Migration Guide Part 5 - Tracking and Measurement

Your site migration deadline is approaching! But there are still some boxes left to tick. Making sure your tracking is correctly transferred to your new Shopify site is key - this will give you the tools you need to ensure the migration goes smoothly - and to identify and fix any problems that occur. Find out what you need to do.

It's important, ahead of the migration taking place, that you transfer the tracking from your old site to the new, and correctly integrate your analytics with Shopify.

The main things you'll need to address are Google Analytics, Search Console, Google Tag Manager and the tracking of your keyword rankings.

Setting Up Google Analytics

We would expect that you already have a GA account for your pre-Shopify website, which you can continue to use when you migrate.

  • There’s no need to create a new GA account - simply re-use the UA ID from your existing GA account (the UA ID is the User Account, also known as an 'Urchin Account', from Google. It will look something like “UA-000000-2”).
  • Use Shopify’s integrated Google Analytics.
  • Make sure Enhanced Ecommerce is activated. This will give you insight into shopping activity: product page views, adding and removing products from shopping carts, initiated, abandoned, and completed transactions.
  • Update any Goals that you had previously set up in GA.
  • Update Site Search tracking - this will enable you to understand the extent to which users took advantage of your site’s search function, which search terms they entered, and how effectively the search results created deeper engagement with your site.

Setting Up Search Console

Google Search Console is a free service that provides you with a great deal of information about your website and the people who visit it. You can use it to find out things like how many people are visiting your site and how they are finding it, whether people are visiting your site on a mobile device or desktop computer, and which pages are the most popular. It can also help you find and fix website errors, submit a sitemap, and create and check a robots.txt file.
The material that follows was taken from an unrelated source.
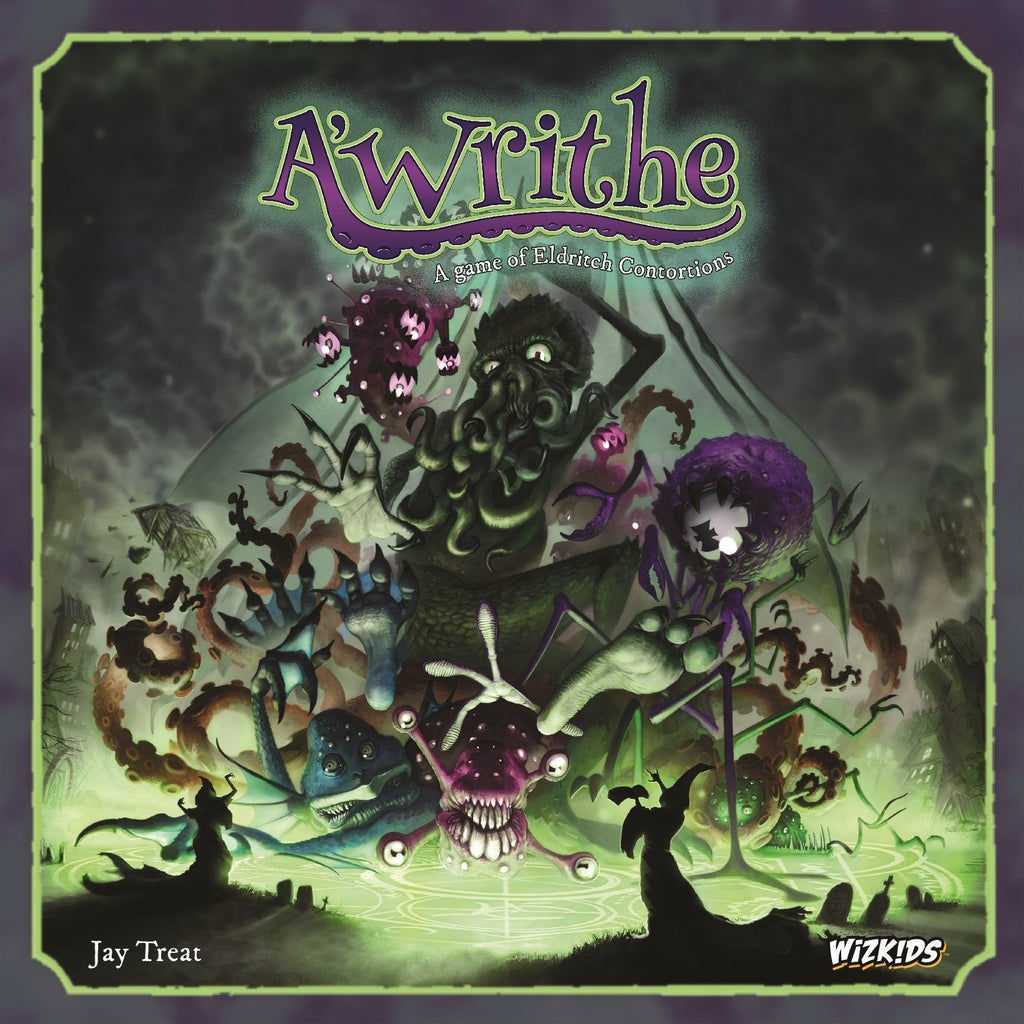 A’Writhe: A Game of Eldritch Contortions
  • It’s very important to make sure this is working, because it provides good data on how Google reacts to the migration.
  • You will need to make sure this remains verified after launch.
  • We advise using domain verification. Verification is the process of proving that you own the property that you claim to own. Google need to confirm ownership because once you are verified for a property, you have access to its Google Search data, and can affect its presence on Google Search. Every Search Console property requires at least one verified owner. You can verify your site ownership by following these instructions.

Setting Up GTM (Google Tag Manager)

This system lets you quickly update measurement codes and related code fragments known as 'tags' on your site. Once the code has been added you can deploy analytics and measurement tag configurations. Here's what you need to do:

  • Place the tracking snippet in the theme.liquid file (Note: To place GTM on Shopify checkout pages, you need to be on Shopify Plus).
  • Any event tracking in place on the old site may need to be reconfigured for your new site. This is because your HTML and URLs will change. If the existing event tracking triggers are based on the old site structure, this will need to be updated via GTM.
  • If you use Shopify’s integrated GA setup, make sure you don’t also deploy Google Analytics through Google Tag Manager - this will result in double-tracking and will affect your bounce rates.

Rank Tracking

Monitoring your keyword positions is, erm, key, for want of a better word. The two main things you'll want to do are:

  • Track the positions of your most important keywords.
  • Collect your baseline of ranking data, prior to migrating. This will let you see the true effect of the migration on your rankings.

We use a tool called SemRush to track keywords.

Your baseline data will allow you to understand your position in terms of ranking and keywords before the migration. If you understand this, then you'll understand the impact of the migration in the days, weeks and months that follow. You'll be able to see if there are any dips and if so, to take remedial action.